Can you carry over each line of the records, in full, from the one containing "Does (x=714, y=658)" through the end of the records, inclusive, adding 29 to every coordinate in the answers?

____ EXERCISE INPUTS

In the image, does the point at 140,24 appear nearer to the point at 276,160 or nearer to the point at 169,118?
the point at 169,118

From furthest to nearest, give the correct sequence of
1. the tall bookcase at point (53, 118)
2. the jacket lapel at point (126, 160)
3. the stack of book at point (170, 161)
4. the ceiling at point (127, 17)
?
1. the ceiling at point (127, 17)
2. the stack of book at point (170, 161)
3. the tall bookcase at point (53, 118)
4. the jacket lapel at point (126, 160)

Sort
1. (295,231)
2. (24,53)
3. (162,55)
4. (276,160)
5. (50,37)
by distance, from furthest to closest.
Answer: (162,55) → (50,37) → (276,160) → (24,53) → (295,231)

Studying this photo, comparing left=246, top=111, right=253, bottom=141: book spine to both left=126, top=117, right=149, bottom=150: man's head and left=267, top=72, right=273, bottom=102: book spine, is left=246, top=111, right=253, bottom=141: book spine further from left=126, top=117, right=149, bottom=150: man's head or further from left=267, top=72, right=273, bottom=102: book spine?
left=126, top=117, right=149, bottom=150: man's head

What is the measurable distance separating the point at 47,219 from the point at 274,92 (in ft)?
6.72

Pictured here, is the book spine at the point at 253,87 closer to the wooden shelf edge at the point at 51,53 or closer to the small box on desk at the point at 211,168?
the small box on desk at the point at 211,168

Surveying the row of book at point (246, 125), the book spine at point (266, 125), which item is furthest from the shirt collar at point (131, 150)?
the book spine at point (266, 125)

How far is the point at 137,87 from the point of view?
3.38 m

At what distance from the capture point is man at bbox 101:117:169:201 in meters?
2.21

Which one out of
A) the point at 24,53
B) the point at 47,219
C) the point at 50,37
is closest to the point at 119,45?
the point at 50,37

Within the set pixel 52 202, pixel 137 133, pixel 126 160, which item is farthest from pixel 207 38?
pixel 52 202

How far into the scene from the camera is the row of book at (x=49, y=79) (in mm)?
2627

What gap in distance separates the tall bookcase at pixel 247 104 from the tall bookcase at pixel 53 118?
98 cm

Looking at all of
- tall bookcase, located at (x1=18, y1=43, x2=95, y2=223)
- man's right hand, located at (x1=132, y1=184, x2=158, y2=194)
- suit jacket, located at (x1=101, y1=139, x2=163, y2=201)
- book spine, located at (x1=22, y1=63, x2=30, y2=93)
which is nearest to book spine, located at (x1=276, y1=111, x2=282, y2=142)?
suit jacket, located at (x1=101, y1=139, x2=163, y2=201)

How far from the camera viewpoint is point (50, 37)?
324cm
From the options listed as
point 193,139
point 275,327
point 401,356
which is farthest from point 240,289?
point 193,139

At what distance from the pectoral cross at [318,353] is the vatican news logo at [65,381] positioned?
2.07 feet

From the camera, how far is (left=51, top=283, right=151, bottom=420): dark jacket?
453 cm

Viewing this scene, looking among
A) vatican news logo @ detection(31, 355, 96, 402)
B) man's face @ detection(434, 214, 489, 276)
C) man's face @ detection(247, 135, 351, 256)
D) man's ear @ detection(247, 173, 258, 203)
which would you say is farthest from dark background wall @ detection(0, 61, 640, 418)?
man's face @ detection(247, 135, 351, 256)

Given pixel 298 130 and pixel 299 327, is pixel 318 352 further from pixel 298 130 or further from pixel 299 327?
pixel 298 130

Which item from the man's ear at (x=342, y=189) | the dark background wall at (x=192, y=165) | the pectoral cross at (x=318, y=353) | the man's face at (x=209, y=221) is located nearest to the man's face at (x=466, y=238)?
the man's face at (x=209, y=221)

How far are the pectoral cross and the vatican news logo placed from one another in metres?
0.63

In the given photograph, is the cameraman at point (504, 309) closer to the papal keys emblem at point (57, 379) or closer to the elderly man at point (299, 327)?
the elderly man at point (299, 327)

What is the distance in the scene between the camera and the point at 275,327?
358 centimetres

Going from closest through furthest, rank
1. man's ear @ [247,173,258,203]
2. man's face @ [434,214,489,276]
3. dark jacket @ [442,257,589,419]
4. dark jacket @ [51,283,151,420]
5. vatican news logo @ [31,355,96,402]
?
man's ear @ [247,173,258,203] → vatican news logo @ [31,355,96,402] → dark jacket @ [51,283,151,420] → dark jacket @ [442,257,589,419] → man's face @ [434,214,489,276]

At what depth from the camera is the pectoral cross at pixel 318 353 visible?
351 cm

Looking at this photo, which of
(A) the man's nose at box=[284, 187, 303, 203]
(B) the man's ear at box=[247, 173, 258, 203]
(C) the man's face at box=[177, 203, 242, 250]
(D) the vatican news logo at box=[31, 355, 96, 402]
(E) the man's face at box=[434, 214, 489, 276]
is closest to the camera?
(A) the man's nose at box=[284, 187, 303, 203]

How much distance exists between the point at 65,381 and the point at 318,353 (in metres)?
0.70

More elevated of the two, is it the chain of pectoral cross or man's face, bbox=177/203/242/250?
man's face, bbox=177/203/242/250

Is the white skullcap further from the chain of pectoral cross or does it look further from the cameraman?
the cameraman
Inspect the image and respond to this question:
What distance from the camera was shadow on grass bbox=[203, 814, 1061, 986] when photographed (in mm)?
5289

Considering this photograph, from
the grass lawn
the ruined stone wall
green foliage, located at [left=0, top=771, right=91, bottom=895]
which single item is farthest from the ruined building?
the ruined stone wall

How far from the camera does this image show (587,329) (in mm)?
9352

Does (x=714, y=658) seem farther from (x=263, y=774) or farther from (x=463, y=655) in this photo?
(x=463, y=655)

________

- **EXERCISE RESPONSE**
Does (x=714, y=658) seem farther from (x=263, y=774) or farther from (x=463, y=655) in this photo?
(x=492, y=684)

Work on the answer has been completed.